• _Your objective_:
Return a copy of every line in the records that includes the word "wall".

____

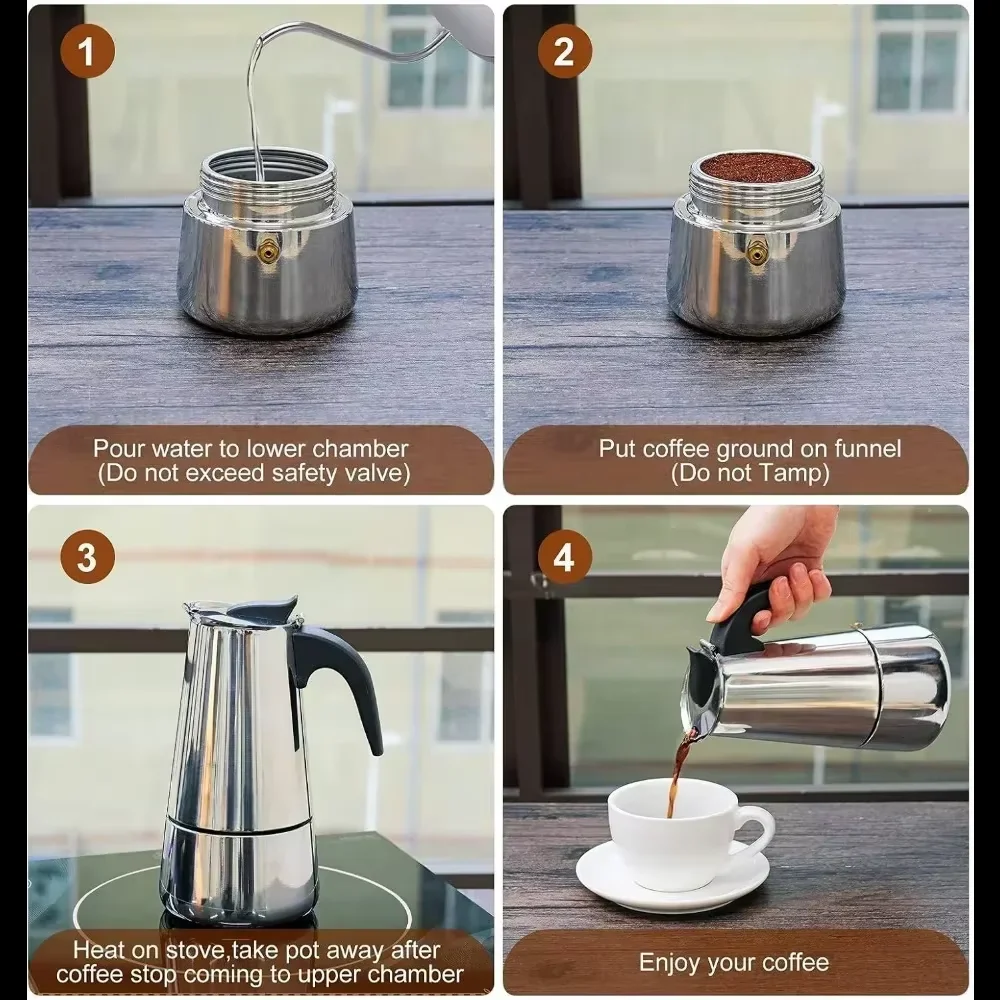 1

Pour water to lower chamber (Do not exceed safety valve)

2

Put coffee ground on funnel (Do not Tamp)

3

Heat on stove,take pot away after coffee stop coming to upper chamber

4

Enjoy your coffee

____

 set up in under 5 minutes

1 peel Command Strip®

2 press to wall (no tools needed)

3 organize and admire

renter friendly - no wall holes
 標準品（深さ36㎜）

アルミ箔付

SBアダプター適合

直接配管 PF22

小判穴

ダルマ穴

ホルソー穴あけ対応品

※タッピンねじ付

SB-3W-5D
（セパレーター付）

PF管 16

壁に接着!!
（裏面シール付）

____

• _Result below_:
2 press to wall (no tools needed)
renter friendly - no wall holes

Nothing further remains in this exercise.